News Math

Baseball by the numbers

Study evaluates success of statistical analyses in determining the player with the golden glove

August 6, 2009 at 4:42 pm - More than 2 years ago

WASHINGTON — Baseball fans know who has the golden glove, but assigning a number to a player’s defensive merits has been tricky. A recent analysis suggests new sophisticated statistical methods could offer a fuller picture for sports nuts, Benjamin Baumer reported August 5 at the Joint Statistical Meetings.

Traditionally, fielding ability has been calculated by dividing a player’s number of errors by the total number of chances the player had to make a play, and subtracting that number from one. (Errors are mistakes that would have been avoided with “ordinary effort” — an arguably subjective call.) But this long-used formula doesn’t give credit to a fielder with range, who can successfully run down a ball out of reach for most players.

Two proposed methods get around this problem, said Baumer, a statistician for the New York Mets and a doctoral student at the City University of New York. The first, called a discrete model, divides the field into zones, and divides hits into categories based on type, direction, handedness of pitcher and other characteristics. The probability of an average player catching a particular kind of ball in a zone is compared with how a player actually played. Many variations of this method exist, some with tweaks that account for variables such as field differences and ball hogging.

Baumer also looked at a second method, proposed by Shane Jensen of the University of Pennsylvania in a paper published in June in the Annals of Applied Statistics. This approach does not divide the field into zones. Instead, it mathematically describes a smooth, continuous playing surface.

The reliability of the different methods was assessed using scores for real players from year to year, based on the assumption that the player would play consistently (meaning the scores should not vary drastically). The methods work, but could still be improved, Baumer found.

For a sample of 4,000 balls in play during Major League Baseball games, a discrete method accounting for ball hogging was more reliable than a discrete method without the correction.
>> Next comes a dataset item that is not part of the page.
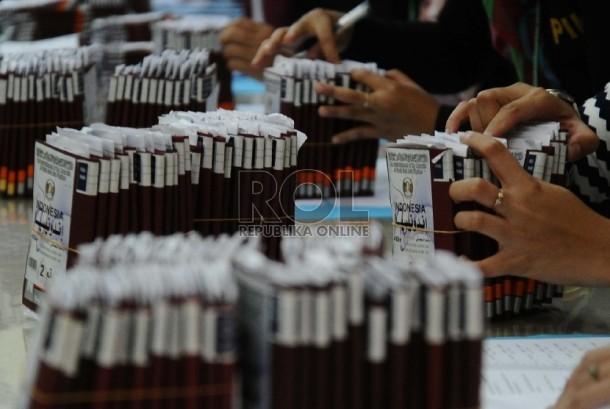 Petugas Penyelenggara Ibadah Haji (PPIH) sedang mendata paspor calon jamaah haji.  (ilustrasi)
Similar analyses found that the continuous method performed well for players in the outfield, but didn’t perform well in the infield.

But Baumer has hopes that the continuous method will improve dramatically with a new data set. Actual data tracking players’ and balls’ locations on the field would replace the estimates that are currently used, he said.

All methods that try to evaluate players face the problem of validation — a method works if it gives high ratings to the good players, but how are those good players identified? “Unfortunately, there’s no gold standard,” Baumer said. “There’s definitely some chicken-and-egg thing going on here.”

Statistical methods should be a part of evaluating a player’s skill, says Matthew Johnson of Teachers College, Columbia University in New York City. “I think it’s definitely true that seeing something with your own eyes is worth something, but it’s also naïve to ignore the numbers.”